Es gibt gegensätzliche Entscheidungstypen. Während die einen entschlossen ihre Entscheidungen treffen, quälen sich die anderen unentschlossen damit herum. Mit jeder Entscheidung, sei es für oder gegen etwas, wird automatisch auch etwas anderes ausgeschlossen.

Während das die Entscheidungsfreudigen kaum zu beeindrucken scheint, macht das den Entscheidungszögerlichen zu schaffen. In einem alten Sprichwort kommt diese Problematik sehr schön zum Ausdruck: Wasch mir den Pelz, aber mach mich nicht nass! Beides auf einmal geht nicht.

Es gibt einen klugen Satz des vor 2000 Jahren von Kaiser Nero zum Selbstmord gezwungenen römischen Politikers Seneca, der weiteres Licht auf die Last mit dem Entscheiden wirft: Nicht weil es schwer ist, wagen wir es nicht, sondern weil wir es nicht wagen, ist es schwer. Sich zu entscheiden, so lässt sich Seneca durchaus interpretieren, ist an sich gar nicht so schwer, schwer wird das Entscheiden nur durch die Angst vor dem damit verbundenen Wagnis.

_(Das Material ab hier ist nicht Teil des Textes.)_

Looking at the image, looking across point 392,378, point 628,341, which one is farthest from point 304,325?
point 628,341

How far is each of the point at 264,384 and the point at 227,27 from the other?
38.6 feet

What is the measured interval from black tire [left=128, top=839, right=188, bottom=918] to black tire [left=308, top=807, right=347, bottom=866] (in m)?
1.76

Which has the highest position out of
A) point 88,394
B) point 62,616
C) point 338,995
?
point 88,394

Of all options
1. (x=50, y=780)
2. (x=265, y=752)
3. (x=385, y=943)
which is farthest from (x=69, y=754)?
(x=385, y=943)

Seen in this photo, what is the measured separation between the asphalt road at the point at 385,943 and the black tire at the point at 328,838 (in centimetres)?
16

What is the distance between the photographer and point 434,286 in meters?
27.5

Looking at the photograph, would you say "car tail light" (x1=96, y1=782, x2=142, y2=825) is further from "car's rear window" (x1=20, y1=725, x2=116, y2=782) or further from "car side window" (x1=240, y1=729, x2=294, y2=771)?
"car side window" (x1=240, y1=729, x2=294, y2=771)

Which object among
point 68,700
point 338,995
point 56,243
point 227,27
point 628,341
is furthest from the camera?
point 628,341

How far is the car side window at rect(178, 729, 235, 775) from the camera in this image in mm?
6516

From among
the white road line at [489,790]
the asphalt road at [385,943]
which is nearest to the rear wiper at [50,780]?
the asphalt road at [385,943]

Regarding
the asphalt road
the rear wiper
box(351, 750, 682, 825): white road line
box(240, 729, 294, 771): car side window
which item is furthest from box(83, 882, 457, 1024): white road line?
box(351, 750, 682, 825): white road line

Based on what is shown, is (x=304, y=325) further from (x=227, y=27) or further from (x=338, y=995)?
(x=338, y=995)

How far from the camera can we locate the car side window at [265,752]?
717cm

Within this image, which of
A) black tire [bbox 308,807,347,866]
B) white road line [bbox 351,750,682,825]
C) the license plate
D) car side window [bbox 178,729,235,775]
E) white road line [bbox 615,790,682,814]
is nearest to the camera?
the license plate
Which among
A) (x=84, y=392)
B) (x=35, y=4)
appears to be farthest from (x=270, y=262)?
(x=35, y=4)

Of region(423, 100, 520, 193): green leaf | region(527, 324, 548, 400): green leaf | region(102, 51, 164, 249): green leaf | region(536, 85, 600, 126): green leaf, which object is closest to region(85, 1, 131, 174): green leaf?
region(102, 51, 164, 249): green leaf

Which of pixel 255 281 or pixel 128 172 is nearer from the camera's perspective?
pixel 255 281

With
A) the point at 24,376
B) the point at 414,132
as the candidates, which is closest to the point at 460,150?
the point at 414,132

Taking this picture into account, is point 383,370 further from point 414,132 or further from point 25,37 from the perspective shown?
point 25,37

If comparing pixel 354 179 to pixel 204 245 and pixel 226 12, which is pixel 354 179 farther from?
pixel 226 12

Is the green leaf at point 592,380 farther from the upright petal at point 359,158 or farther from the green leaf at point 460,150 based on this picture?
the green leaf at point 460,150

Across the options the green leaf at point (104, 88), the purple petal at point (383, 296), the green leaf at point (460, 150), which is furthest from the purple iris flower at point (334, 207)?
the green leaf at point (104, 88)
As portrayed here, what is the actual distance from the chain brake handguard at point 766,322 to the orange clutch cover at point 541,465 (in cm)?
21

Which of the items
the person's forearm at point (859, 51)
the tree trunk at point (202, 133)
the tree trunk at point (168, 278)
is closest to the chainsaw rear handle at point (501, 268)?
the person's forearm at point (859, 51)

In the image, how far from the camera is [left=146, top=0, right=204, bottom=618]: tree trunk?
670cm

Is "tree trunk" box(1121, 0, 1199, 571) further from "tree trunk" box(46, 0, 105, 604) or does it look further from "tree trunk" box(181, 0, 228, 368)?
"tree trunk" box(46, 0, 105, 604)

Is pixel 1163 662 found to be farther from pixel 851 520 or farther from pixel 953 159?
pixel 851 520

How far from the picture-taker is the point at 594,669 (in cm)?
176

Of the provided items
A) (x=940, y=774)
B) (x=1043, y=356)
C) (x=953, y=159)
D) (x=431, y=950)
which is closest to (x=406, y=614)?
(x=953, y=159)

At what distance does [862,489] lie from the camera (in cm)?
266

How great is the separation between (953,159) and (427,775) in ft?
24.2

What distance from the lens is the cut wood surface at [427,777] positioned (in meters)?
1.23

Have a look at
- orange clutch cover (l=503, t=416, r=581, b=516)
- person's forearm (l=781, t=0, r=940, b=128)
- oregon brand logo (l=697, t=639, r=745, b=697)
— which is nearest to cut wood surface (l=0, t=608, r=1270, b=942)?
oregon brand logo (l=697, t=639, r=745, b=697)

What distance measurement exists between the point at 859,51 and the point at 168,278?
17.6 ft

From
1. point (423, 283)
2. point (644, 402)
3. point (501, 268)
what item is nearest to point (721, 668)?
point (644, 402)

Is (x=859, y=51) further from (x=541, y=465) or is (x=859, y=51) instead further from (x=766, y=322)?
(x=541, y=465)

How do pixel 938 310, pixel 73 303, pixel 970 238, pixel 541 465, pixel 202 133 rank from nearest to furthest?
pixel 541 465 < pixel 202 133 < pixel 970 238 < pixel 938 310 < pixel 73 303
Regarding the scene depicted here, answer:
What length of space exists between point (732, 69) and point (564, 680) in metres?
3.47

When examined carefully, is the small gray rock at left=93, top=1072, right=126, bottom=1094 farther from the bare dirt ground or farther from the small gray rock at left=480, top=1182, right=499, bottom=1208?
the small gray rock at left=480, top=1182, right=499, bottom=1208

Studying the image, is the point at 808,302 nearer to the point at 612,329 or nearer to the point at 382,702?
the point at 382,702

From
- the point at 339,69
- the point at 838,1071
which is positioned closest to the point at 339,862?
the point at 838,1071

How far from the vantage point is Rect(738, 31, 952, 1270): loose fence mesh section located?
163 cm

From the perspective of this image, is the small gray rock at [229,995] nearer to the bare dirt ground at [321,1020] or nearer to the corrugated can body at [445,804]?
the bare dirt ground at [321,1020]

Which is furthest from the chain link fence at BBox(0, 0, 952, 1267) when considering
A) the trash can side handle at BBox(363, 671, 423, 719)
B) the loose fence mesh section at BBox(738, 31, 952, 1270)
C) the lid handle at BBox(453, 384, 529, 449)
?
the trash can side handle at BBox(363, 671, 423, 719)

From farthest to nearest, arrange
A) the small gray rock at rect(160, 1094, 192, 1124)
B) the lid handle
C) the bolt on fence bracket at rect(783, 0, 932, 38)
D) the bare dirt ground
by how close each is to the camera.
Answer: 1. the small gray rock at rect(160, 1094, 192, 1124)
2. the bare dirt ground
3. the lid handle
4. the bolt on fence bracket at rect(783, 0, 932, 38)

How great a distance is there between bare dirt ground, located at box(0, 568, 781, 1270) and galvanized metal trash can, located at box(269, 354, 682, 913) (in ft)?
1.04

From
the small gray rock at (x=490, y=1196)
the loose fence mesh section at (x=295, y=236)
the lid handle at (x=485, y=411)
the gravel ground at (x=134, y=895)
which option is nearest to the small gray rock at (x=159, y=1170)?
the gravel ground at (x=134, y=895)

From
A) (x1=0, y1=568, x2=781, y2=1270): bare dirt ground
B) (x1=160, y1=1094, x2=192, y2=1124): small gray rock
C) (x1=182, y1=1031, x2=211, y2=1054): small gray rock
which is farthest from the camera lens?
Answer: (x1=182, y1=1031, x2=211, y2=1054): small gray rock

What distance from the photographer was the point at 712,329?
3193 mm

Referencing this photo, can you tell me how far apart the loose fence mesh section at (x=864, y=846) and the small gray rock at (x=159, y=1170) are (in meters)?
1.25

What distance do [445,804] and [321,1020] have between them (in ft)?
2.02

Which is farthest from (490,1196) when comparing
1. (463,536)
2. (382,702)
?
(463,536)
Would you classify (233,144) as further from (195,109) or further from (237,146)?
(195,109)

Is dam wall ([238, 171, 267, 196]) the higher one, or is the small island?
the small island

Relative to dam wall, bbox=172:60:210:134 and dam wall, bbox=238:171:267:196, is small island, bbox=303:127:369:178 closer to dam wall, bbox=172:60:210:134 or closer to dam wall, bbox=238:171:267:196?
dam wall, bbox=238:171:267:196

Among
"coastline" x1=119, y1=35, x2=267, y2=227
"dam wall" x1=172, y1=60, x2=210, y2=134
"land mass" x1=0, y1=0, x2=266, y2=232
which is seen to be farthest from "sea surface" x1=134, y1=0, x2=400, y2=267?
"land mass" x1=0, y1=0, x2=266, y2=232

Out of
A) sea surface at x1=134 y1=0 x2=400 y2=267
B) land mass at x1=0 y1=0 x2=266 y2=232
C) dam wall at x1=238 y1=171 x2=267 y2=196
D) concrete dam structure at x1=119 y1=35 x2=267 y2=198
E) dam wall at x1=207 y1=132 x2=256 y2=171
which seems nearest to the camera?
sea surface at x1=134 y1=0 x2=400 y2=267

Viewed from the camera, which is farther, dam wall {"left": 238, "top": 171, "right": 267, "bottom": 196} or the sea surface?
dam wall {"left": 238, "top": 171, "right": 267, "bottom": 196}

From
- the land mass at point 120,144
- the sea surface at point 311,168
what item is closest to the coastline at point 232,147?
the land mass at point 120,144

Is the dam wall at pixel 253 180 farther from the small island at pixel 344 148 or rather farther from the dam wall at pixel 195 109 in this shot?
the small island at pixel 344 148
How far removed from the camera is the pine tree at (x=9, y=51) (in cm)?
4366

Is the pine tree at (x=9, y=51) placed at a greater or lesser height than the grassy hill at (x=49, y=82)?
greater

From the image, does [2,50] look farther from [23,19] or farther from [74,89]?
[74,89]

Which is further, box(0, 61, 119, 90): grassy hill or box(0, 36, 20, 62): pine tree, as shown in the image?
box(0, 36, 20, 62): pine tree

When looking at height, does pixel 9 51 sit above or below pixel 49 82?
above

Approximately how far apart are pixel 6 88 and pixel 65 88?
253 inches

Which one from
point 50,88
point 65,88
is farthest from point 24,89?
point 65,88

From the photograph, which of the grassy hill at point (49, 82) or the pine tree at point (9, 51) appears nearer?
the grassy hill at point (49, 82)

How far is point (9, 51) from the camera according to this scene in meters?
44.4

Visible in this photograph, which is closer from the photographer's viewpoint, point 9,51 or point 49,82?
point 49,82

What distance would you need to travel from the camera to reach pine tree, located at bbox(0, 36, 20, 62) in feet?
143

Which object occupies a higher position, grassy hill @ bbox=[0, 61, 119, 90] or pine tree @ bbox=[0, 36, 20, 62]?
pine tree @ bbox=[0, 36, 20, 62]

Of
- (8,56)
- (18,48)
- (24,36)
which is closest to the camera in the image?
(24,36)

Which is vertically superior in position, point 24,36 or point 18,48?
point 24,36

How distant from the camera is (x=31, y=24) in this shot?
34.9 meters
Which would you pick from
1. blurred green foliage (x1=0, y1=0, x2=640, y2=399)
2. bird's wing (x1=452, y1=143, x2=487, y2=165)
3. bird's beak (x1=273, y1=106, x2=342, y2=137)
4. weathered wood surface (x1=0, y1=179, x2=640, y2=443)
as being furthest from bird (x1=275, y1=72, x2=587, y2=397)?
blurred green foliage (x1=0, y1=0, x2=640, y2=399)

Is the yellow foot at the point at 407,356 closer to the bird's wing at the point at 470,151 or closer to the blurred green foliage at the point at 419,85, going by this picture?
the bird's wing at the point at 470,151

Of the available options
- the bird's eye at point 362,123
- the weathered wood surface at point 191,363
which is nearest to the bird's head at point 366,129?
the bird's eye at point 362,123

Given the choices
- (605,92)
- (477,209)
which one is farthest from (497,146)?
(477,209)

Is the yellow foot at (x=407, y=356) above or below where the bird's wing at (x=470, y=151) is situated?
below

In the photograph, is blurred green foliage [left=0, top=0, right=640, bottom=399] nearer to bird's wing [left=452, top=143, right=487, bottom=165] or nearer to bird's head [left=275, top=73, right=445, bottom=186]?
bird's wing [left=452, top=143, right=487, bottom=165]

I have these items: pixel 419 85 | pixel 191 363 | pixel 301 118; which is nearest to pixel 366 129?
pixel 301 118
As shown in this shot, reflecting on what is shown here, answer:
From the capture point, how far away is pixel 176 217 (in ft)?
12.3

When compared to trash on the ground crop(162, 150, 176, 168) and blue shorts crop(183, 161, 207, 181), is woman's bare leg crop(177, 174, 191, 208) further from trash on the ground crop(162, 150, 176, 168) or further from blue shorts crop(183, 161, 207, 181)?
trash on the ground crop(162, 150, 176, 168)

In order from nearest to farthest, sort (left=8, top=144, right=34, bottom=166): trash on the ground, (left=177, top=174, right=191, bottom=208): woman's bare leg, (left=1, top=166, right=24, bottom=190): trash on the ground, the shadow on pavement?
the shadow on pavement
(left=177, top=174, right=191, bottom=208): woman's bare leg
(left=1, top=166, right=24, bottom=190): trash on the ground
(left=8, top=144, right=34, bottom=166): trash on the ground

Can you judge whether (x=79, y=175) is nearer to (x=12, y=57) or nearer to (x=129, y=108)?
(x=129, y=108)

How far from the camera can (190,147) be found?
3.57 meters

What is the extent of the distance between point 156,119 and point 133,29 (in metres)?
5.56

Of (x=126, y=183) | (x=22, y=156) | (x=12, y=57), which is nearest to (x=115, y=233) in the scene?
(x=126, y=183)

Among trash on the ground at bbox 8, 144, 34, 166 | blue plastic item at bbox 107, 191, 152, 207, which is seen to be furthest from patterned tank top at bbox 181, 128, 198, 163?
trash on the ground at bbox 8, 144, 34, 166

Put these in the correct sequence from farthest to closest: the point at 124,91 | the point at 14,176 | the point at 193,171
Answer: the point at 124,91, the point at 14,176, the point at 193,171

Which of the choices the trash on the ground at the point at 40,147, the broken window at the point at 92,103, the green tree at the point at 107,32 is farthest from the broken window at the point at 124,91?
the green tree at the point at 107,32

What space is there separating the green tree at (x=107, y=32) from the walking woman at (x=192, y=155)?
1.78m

Eine Entscheidung zu treffen heißt immer auch, etwas zu wagen, sich zu trauen.

Sich zu entscheiden ist stets ein Unterfangen, zu dem auch Mut gehört. Mangelt es daran, wird es schwer, zu einem Entschluss zu kommen. Aus dem Karussell der Entscheidungszögerlichkeit auszusteigen, verlangt, die mit Entscheidungen verbundenen Nachteile den sich ergebenden Vorteilen zuliebe auf sich zu nehmen.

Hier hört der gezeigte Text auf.